• [Passage to read]:
- - -

Robert Johnson - The Complete Recordings

03 February, 2014

By Aristomenis Tsigaras 

In this age of information and up-to-the minute tweeting, there is often a danger of knowing too much about an artist. This apparently was not the case in the 1930's, when Robert Johnson, 'King of the Delta Blues', was travelling and performing at street corners and juke joints during the Great Depression.


Factual information on his short life has yet to be fully distilled from the more pervasive mythology that surrounds the man. Tales like that of a faustian pact, where Johnson allegedly traded his soul in exchange for mastery over the guitar and of his death being at the hands of a jealous husband over his womanising ways still abound. So much so, that it is almost impossible to ever fully separate the man from the legend. 


What we do know, though, is that Robert Leroy Johnson was a blues guitarist born in Mississippi in 1911. He lived for 27 years and despite being massively underappreciated in his lifetime, he has had a lasting influence on many of rock'n roll's most celebrated musicians, a list which includes such darlings as Eric Clapton, Bob Dylan, The Rolling Stones and many more.


"Robert Johnson: The Complete Recordings" released by Sony Legacy in 1990 is a box set made from two sessions, recorded in Dallas and San Antonio, Texas in 1936-37, and boasts Robert Johnson's entire music catalogue. The release won a Grammy award for best historical album in 1991 and is indeed considered a valuable piece of musical history.

- - -

• [Supplied data]:
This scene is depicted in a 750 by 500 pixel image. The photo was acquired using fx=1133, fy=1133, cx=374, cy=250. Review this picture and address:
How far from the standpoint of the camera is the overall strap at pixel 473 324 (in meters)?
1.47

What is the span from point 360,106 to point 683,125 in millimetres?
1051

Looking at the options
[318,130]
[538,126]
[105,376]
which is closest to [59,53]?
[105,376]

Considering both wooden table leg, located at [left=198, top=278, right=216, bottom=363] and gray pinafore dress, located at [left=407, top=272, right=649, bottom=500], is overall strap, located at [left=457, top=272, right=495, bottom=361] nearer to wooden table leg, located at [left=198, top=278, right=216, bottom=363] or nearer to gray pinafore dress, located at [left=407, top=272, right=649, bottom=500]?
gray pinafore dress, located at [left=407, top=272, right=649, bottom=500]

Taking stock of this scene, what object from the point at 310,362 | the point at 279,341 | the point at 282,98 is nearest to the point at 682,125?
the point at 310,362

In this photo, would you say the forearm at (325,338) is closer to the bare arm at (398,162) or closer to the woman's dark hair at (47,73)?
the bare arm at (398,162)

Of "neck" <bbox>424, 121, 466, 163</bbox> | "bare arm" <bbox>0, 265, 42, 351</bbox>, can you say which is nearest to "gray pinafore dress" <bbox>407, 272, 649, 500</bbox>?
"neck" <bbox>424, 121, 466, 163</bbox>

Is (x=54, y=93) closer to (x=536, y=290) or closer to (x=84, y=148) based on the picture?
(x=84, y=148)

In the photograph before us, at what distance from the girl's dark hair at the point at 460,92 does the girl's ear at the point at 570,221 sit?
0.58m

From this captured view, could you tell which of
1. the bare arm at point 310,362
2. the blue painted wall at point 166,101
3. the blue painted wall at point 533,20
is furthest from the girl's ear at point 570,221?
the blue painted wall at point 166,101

- - -

• [What is asked]:
1. Name every musician or band that the Robert Johnson article lists as influenced by him.
2. Repeat the Robert Johnson article word for word, from "03 February, 2014" up to and including "from the legend.".

• [Answers given]:
1. Eric Clapton, Bob Dylan, The Rolling Stones

2.
03 February, 2014

By Aristomenis Tsigaras 

In this age of information and up-to-the minute tweeting, there is often a danger of knowing too much about an artist. This apparently was not the case in the 1930's, when Robert Johnson, 'King of the Delta Blues', was travelling and performing at street corners and juke joints during the Great Depression.


Factual information on his short life has yet to be fully distilled from the more pervasive mythology that surrounds the man. Tales like that of a faustian pact, where Johnson allegedly traded his soul in exchange for mastery over the guitar and of his death being at the hands of a jealous husband over his womanising ways still abound. So much so, that it is almost impossible to ever fully separate the man from the legend.